On Mon, Jan 20, 2014 at 5:07 PM, Steven D'Aprano <steve@pearwood.info> wrote:
On Sun, Jan 19, 2014 at 11:56:49PM -0800, Andrew Barnert wrote:

> And your suggestion has the exact same problem that naive set theory had:

> >>> russellset = predicateset(lambda s: s not in s)
> >>> russellset in russelset
>
> Presumably this should cause the computer to scream "DOES NOT
> COMPUTE!" and blow up, which I think would be hard to implement in
> CPython.

It should just raise an exception.
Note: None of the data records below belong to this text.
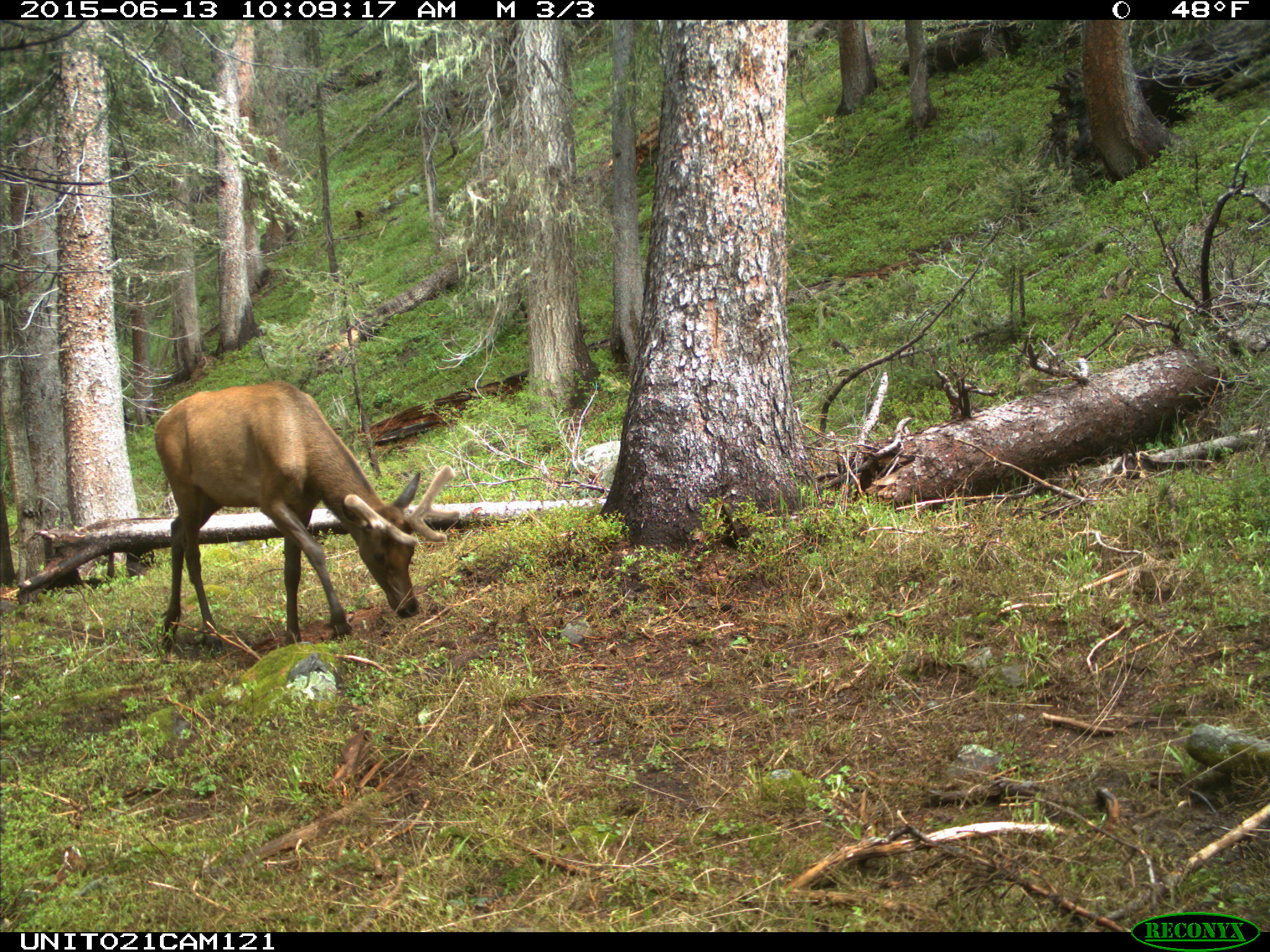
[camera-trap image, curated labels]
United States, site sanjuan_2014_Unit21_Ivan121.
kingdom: Animalia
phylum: Chordata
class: Mammalia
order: Artiodactyla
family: Cervidae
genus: Cervus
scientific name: Cervus elaphus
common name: red deer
I leave implementation as an exercise
for the reader :-)

This sort of thing is a staple of bad old science fiction, where the
Hero would save the world by getting the super-intelligent Artificial
Intelligence Doomsday Computer to calculate some variation of the above.
But of course, a *truely* intelligent computer would merely say "I see
what you did there. Good try, feeble meatbag, but not good enough" and
launch the missiles.


> The big problem is coming up with a compelling use case. This one doesn't sell me:
>
>     bar_files = search_files('bar', exclude=predicateset(lambda fname: not fname.endswith('~'))) 

If it's a project on PyPI, the only use-case necessary is the author
thinks it's cool.


> It seems like it make more sense to have exclude take a function, so you could just write:
>
>     bar_files = search_files('bar', exclude=lambda fname: not fname.endswith('~'))

What if you want to filter according to multiple conditions? A tuple of
functions makes sense. Add a helper function that tests against those
multiple functions, and you're halfway to this PredicateSet. Adding
set-like methods seems like overkill.